On the right where there is a sad “Charlie Brown” type of a tree that is struggling to stand and this is you my dear child when you are not allowing me to care for you. You may be honest and doing all that you know to do; but you are failing to come to me. I see you pouring your emotions out on your dear friends and spouse—exhausting them to no end--but you never come to me. I see you giving and serving because you think it is what you should be doing as a ‘Christian.’ But, dear child, you are forgetting what words I spoke and are written in John 15 that you cannot produce anything without me. This pathetic thing on the right is you my dear child struggling and trying to live by your strength. This is when you share with others what frustrates you and this is you with no patience and grace and speak to your offenders with little love…you are so unaware of your own grievances and offenses….thinking you are a beautiful twig standing with empowerment from the wrong places.

Yet, right here in the middle is a beautiful thing. This is a picture of you my dear child when you are honest with me and share everything with ME…everything about you that I already know. This is when you allow my Spirit to guide you in your everyday activities, thoughts and feelings. This is when you, my dear sweet grows so beautifully and are fruitful; allowing me to love and speak through you. This is what happens when you clothe yourself with my strength and my love; when you live knowing and expecting that “I (God) alone” knows what is best and will guide you to what is best. This is when you do not focus on what other are doing (good or bad) but you focus on ME and what I want you to learn. This is when you put our relationship first above anything else. Isn’t it written to seek me first?

Oh Lord, forgive me for the times I have run off ahead of You and succumbed yet again to my emotions; either ignoring them or failing to bring them to you first. Please help me to seek You alone and live with the hope that only You can give me. Help me to not look to the right or the left; but to stay right here in the center…the center of your will…Your good pleasing and perfect will for me—the one with an expected end. Father, I will wait for You…please clothe me with your strength so that I may have courage to be honest with myself, honest with You and honest with others and may my expectations come from You alone.

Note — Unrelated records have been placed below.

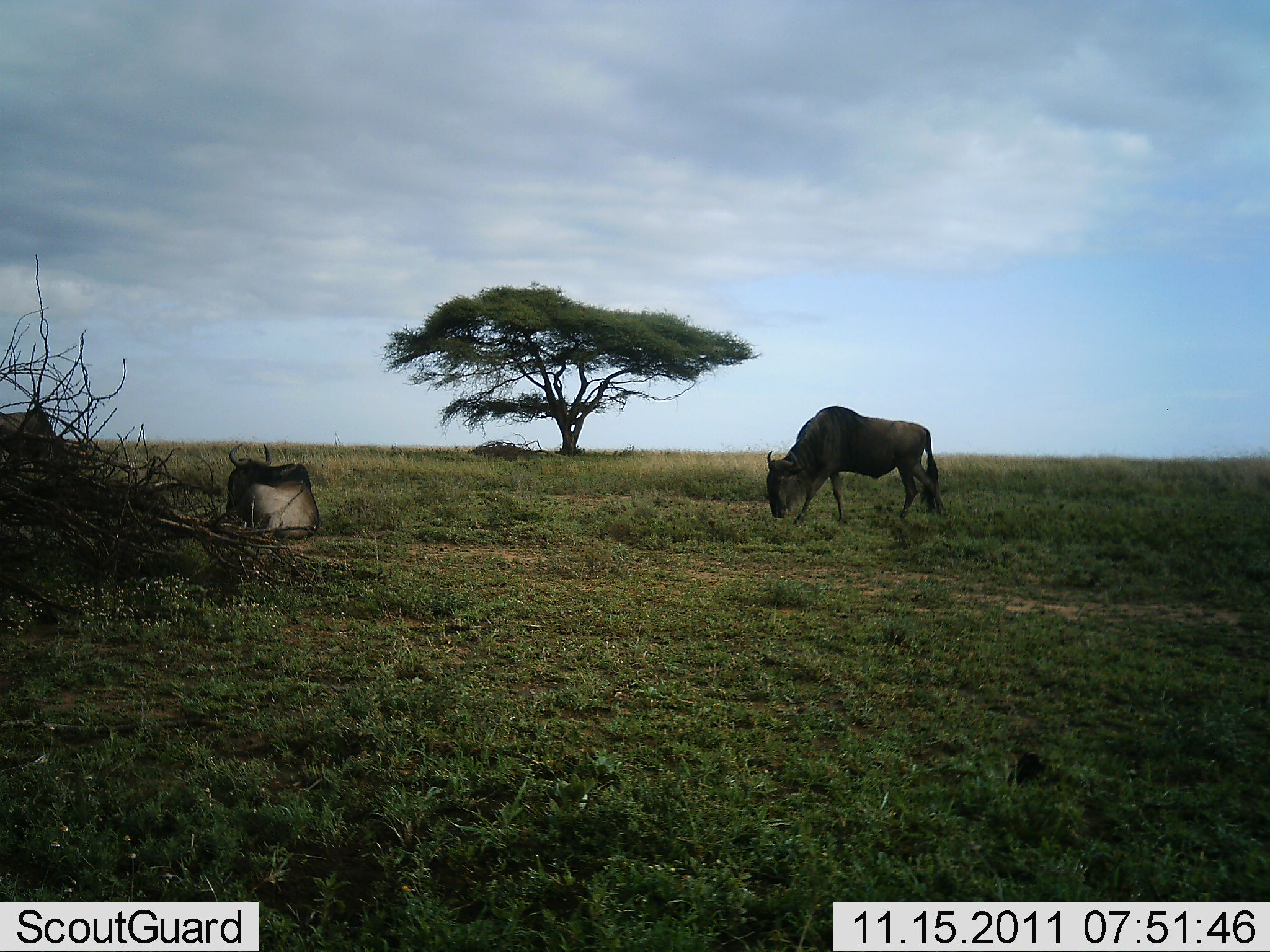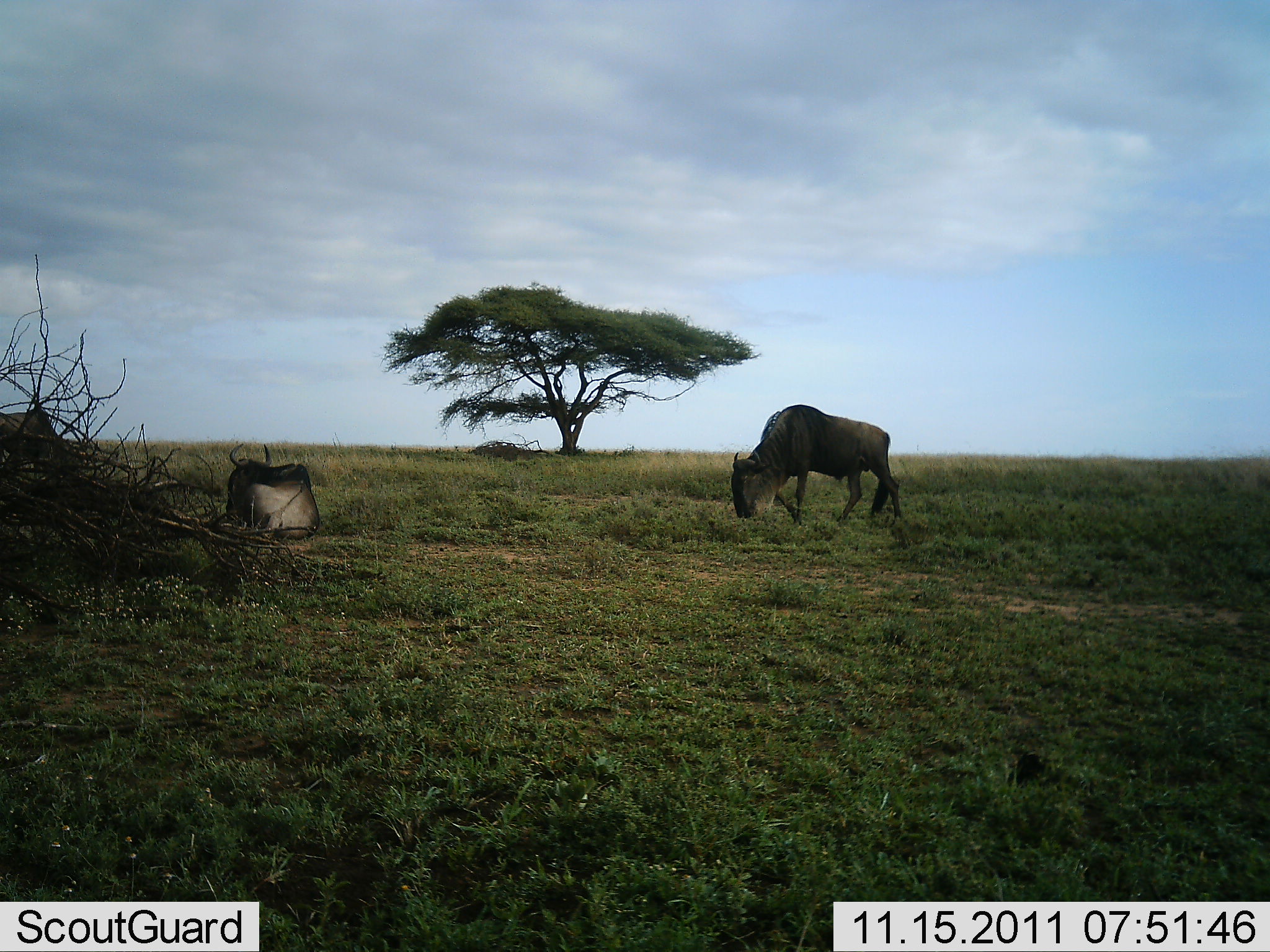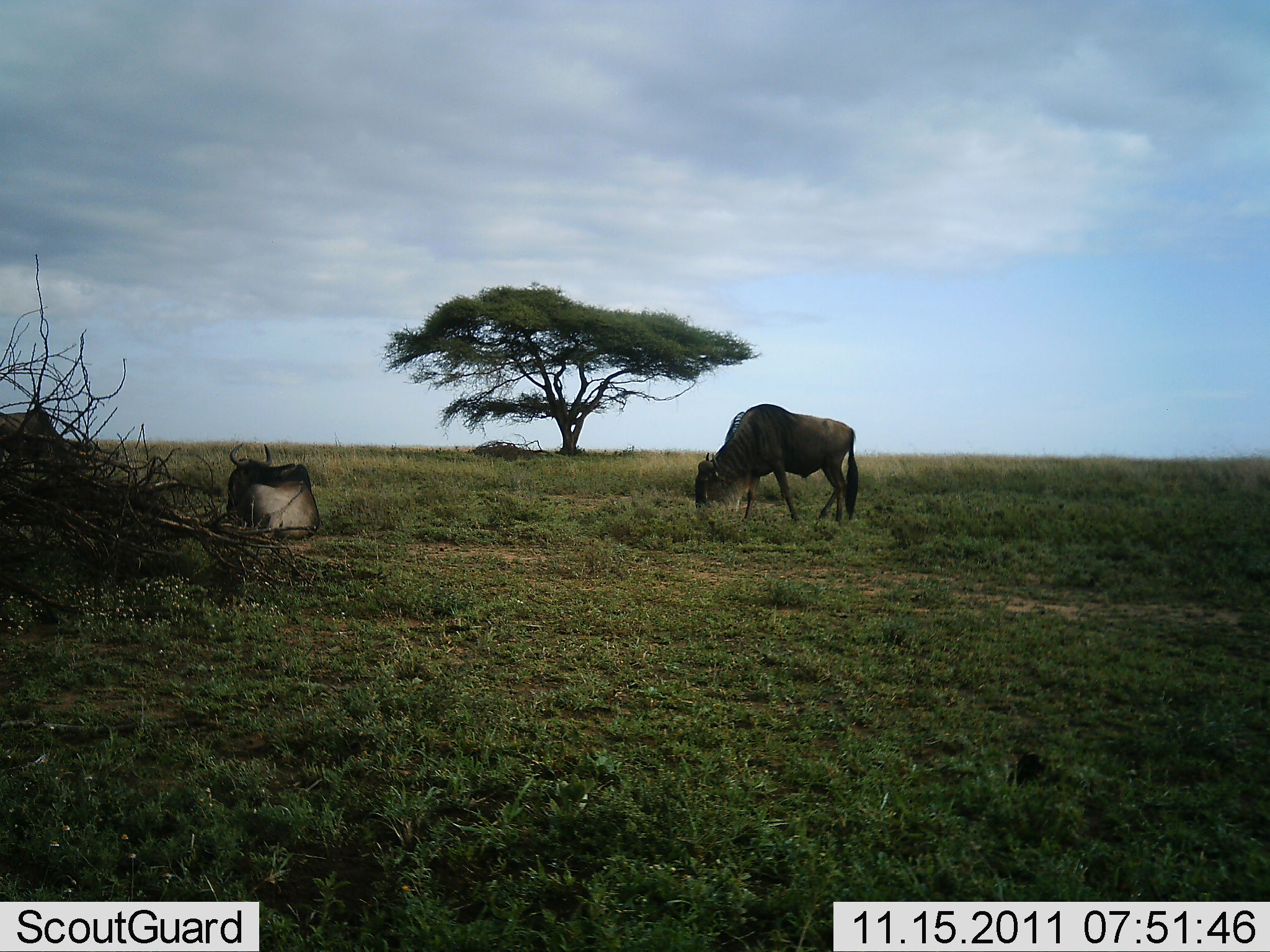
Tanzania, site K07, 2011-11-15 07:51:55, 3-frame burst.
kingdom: Animalia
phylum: Chordata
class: Mammalia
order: Artiodactyla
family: Bovidae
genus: Connochaetes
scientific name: Connochaetes taurinus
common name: blue wildebeest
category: wildebeest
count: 2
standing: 23%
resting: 85%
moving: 54%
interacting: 0%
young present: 0%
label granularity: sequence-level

Thank you Lord for using Liz to remind me of the words to this song:
“In Christ Alone”
In Christ alone my hope is found;He is my light, my strength, my song;

This cornerstone, this solid ground,Firm through the fiercest drought and storm.

What heights of love, what depths of peace,When fears are stilled, when strivings cease!

My comforter, my all in all—Here in the love of Christ I stand.


In Christ alone, Who took on flesh,Fullness of God in helpless babe!

This gift of love and righteousness,Scorned by the ones He came to save.

Till on that cross as Jesus died,The wrath of God was satisfied;For ev'ry sin on Him was laid—Here in the death of Christ I live.


There in the ground His body lay,Light of the world by darkness slain;

Then bursting forth in glorious day,Up from the grave He rose again!

And as He stands in victory,Sin's curse has lost its grip on me;

For I am His and He is mine—Bought with the precious blood of Christ.

No guilt in life, no fear in death—This is the pow'r of Christ in me;


From life's first cry to final breath,Jesus commands my destiny.

No pow'r of hell, no scheme of man,Can ever pluck me from His hand;

Till He returns or calls me home—Here in the pow'r of Christ I'll stand.